# IMPLEMENTATION OF BOX STENCIL **KERNEL**

### Algorithm 1 Box stencil kernel in TCstencil

- 1: Input: mesh A, para\_box1, para\_box2, para\_box3
- Output: the updated mesh C
- 3: Shared Memory: sinput, soutput1,soutput2,soutput3
- 4: Fragment: a\_frag,b\_frag,c\_frag
- 5: p=[para\_box1, para\_box2, para\_box3]
- 6: sout=[soutput1,soutput2,soutput3]
- load A' of A to sinput
- 8: **for** i from 0 to 2 **do**9: wmma::fill\_fragment(c\_frag, 0.0f)
- wmma::load\_matrix\_sync(a\_frag, p[i], 16)
- wmma::load\_matrix\_sync(b\_frag, sinput, 16) wmma::mma\_sync(c\_frag, a\_frag, b\_frag, c\_frag)
- wmma::store\_matrix\_sync(sout[i], c\_frag, 16, wmma::mem\_row\_major)
- 14: calculate result by soutput1, soutput2, soutput3 and store it to global memory

#### 2 **ROOFLINE ANALYSIS**

We adopt the roofline model [2] to analyze the effectiveness of stencil computation by Artemis, TCstencil, and TC-w/o tc.

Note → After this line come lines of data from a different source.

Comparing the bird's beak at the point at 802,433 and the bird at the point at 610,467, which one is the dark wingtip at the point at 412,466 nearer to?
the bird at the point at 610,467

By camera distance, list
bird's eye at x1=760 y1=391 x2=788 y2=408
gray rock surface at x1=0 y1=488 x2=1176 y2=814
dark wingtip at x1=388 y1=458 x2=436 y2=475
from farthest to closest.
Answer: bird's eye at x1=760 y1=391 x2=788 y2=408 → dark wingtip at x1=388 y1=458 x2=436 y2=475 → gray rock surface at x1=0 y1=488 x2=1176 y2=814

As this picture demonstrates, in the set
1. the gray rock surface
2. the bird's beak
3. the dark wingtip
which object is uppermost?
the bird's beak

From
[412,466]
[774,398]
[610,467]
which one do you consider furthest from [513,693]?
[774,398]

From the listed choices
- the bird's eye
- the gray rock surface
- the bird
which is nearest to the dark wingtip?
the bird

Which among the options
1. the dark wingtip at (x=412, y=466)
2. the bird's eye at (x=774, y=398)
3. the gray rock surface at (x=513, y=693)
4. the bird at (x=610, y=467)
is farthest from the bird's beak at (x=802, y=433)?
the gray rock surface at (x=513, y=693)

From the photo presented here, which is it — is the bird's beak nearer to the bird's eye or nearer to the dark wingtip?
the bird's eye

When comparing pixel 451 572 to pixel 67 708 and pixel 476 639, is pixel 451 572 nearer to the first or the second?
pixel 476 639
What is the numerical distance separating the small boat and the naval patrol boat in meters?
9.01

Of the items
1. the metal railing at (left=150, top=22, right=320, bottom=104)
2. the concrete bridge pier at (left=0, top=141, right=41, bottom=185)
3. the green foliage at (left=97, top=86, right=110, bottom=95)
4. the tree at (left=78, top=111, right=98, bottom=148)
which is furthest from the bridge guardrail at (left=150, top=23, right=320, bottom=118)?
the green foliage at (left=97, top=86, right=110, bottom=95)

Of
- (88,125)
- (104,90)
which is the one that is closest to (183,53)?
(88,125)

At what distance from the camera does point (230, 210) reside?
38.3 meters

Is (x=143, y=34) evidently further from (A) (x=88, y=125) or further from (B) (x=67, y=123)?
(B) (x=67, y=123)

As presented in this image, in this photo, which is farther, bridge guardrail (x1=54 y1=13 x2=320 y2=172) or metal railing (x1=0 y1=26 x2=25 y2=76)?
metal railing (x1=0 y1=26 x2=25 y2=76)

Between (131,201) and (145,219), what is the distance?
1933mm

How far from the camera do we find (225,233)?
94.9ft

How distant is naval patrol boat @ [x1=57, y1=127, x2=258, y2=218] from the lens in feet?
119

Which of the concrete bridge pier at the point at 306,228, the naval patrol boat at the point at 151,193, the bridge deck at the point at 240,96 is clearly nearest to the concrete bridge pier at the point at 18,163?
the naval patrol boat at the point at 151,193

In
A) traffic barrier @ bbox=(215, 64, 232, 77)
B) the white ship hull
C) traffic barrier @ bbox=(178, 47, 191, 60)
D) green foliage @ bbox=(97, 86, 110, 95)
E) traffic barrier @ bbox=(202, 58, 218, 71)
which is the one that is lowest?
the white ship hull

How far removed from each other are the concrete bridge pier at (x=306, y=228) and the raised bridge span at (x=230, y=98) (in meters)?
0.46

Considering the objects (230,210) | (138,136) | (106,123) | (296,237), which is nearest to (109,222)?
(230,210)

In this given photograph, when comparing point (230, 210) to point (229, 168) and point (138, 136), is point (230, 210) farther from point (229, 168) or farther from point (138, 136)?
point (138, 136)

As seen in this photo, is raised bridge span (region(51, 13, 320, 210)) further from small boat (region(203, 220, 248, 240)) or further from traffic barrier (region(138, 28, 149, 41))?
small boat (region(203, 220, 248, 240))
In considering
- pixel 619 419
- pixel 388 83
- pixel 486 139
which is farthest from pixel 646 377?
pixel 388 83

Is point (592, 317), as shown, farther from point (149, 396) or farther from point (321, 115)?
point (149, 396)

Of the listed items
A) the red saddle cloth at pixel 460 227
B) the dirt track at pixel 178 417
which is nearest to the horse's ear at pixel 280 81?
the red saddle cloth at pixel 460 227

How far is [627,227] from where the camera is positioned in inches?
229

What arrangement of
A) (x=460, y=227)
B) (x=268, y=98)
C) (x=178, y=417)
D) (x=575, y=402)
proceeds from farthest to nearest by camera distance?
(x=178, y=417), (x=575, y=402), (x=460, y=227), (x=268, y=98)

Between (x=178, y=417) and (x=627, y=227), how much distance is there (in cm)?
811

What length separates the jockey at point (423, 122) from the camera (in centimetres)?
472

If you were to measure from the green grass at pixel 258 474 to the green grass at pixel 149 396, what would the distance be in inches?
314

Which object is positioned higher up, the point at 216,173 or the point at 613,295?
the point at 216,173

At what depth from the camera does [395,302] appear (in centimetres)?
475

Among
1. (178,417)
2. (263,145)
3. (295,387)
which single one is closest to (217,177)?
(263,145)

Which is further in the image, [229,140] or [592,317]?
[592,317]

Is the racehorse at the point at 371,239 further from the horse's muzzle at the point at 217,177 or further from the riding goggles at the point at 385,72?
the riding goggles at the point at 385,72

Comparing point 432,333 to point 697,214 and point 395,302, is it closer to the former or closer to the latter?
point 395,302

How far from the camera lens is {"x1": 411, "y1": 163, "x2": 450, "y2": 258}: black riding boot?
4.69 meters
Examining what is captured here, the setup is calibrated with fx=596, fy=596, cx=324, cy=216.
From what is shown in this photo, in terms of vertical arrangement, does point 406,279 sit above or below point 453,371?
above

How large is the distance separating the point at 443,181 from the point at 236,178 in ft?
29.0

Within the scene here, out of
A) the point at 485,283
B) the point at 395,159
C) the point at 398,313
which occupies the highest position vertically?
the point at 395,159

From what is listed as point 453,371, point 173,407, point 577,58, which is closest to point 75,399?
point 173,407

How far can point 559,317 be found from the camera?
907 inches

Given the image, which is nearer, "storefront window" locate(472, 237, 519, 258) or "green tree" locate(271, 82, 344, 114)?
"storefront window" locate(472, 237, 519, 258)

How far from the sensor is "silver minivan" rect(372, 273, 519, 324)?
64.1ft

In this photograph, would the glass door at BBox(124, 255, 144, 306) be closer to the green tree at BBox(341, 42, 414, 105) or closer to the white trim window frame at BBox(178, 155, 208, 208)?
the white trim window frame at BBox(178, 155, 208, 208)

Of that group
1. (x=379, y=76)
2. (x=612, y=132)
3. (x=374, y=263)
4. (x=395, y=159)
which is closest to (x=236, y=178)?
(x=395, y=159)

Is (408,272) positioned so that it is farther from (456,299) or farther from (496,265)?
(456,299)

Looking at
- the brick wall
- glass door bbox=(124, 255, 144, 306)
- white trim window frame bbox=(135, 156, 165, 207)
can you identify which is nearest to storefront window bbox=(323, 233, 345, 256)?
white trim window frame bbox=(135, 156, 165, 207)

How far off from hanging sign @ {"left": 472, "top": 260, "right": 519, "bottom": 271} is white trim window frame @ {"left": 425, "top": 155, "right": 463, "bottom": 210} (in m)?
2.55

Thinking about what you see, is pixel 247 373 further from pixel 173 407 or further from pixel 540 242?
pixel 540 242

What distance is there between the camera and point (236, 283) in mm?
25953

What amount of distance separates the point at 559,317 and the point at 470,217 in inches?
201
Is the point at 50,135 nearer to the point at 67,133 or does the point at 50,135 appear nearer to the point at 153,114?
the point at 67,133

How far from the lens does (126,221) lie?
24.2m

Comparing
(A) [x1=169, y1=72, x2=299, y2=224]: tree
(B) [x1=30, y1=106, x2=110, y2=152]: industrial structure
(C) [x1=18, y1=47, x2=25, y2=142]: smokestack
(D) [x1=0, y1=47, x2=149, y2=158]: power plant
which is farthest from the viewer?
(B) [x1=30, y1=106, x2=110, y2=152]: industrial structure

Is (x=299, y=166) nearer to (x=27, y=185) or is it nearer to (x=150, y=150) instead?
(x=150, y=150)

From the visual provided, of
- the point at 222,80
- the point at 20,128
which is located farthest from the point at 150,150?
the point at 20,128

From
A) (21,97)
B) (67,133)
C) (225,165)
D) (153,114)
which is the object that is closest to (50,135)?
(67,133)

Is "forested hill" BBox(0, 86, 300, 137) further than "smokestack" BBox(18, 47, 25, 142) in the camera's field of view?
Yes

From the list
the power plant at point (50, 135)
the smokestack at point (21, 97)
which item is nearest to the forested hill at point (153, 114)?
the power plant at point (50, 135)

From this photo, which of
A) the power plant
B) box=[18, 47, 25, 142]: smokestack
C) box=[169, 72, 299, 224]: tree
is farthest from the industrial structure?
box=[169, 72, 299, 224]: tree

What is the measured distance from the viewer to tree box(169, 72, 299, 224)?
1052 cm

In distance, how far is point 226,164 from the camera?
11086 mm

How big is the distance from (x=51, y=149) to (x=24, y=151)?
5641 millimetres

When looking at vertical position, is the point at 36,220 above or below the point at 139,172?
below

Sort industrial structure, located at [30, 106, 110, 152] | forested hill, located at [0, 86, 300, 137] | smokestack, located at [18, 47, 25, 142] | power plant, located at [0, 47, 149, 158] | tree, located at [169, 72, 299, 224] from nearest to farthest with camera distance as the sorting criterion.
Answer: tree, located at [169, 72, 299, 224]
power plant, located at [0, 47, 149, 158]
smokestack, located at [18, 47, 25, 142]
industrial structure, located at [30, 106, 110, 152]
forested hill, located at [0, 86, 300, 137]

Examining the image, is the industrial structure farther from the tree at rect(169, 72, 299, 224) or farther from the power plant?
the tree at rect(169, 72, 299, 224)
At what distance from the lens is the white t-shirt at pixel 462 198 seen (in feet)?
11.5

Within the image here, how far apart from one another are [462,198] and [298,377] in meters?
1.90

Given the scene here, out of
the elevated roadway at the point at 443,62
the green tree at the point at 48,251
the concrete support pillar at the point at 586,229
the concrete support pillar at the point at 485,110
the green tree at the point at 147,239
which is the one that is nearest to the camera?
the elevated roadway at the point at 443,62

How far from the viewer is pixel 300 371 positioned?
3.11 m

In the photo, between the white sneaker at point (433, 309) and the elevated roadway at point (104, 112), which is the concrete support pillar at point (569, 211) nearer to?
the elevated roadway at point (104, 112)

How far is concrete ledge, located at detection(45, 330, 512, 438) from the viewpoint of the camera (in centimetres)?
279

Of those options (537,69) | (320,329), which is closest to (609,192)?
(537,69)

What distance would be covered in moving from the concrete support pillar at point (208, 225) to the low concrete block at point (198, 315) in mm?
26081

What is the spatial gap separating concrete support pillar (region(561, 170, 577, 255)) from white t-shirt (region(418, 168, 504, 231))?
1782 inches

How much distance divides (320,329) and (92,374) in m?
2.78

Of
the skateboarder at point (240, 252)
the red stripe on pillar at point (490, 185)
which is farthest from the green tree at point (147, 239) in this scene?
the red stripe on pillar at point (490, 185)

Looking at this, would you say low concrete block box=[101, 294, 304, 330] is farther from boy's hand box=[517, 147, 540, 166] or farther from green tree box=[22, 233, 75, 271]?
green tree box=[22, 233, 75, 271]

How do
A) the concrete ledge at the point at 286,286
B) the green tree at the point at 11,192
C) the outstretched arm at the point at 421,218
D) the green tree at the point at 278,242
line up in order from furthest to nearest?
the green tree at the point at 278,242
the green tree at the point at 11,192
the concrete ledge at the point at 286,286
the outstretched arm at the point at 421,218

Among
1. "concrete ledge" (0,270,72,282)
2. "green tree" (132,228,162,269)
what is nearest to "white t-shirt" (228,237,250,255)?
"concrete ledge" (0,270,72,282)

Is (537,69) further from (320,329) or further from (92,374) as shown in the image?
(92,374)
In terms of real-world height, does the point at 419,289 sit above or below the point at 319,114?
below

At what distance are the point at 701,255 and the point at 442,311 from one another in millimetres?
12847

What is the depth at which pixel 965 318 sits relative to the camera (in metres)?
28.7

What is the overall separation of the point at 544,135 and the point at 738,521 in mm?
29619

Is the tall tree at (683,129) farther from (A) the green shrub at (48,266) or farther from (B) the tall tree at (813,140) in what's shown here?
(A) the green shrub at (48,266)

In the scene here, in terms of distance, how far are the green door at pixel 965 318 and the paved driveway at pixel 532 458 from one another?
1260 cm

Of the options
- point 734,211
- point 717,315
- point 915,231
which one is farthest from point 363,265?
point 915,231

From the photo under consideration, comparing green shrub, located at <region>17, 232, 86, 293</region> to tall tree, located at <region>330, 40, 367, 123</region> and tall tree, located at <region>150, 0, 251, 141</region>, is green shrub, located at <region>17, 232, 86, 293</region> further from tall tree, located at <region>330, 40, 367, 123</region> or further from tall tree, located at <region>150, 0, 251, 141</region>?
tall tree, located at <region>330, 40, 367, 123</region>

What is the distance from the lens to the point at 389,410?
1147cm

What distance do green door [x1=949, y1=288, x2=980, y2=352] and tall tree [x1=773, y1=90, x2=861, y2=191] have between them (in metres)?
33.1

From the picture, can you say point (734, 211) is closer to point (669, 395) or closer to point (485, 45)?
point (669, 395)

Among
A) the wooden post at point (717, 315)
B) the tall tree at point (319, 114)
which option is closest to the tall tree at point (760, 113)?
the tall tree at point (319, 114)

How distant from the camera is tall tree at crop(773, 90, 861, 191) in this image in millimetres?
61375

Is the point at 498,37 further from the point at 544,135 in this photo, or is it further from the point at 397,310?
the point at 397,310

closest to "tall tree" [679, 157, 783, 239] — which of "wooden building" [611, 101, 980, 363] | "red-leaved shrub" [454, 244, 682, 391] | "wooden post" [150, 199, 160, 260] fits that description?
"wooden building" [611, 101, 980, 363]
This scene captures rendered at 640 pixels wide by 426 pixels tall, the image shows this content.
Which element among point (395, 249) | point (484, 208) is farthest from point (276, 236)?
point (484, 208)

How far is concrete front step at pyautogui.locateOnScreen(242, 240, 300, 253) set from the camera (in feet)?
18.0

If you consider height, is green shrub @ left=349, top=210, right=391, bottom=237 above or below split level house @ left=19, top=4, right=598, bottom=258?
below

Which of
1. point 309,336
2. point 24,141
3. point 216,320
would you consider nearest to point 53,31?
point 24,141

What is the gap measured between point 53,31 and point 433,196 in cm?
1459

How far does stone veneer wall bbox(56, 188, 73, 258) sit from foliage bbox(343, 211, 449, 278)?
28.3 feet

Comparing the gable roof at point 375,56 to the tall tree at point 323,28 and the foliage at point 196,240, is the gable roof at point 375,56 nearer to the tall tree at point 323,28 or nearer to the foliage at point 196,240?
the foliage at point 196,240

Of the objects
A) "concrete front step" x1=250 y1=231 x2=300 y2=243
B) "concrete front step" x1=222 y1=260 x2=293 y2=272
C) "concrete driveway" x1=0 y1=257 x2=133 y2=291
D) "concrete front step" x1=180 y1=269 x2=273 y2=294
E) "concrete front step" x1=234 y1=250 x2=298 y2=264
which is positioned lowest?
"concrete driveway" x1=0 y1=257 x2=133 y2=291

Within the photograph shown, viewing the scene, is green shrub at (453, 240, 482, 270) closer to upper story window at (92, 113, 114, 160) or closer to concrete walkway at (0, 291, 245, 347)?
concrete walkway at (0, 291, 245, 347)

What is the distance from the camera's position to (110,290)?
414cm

Since Nsight profiler do not supprot collect FLOP in half, so we give the theoretical value. Table 1 shows the the maximum operational intensity  $I_{max} = \pi/\beta$  (FLOP/Byte) in FP16 precision of A100 and V100, where  $\pi$  (TFLOPS) is the maximum attainable performance the  $\beta$  (GB/s) is maximum memory bandwidth. We are only considering the multiplication-and-add for stencil as FLOP and the access to global memory. For updating the inner points in 16×16 mesh with 9pt stencil, the Arithmetic Intensity (AI, FLOP/Byte) of Artemis/TC-w/o tc/TCstencil is 0.50/2.53/5.33. As for 25pt stencil, the AI of Artemis/TC-w/o tc/TCstencil is 0.50/7.03/6. The computation details are in the appendix. All the above implementations are memory bound since their AI are lower than  $I_{max}$  in Table 1.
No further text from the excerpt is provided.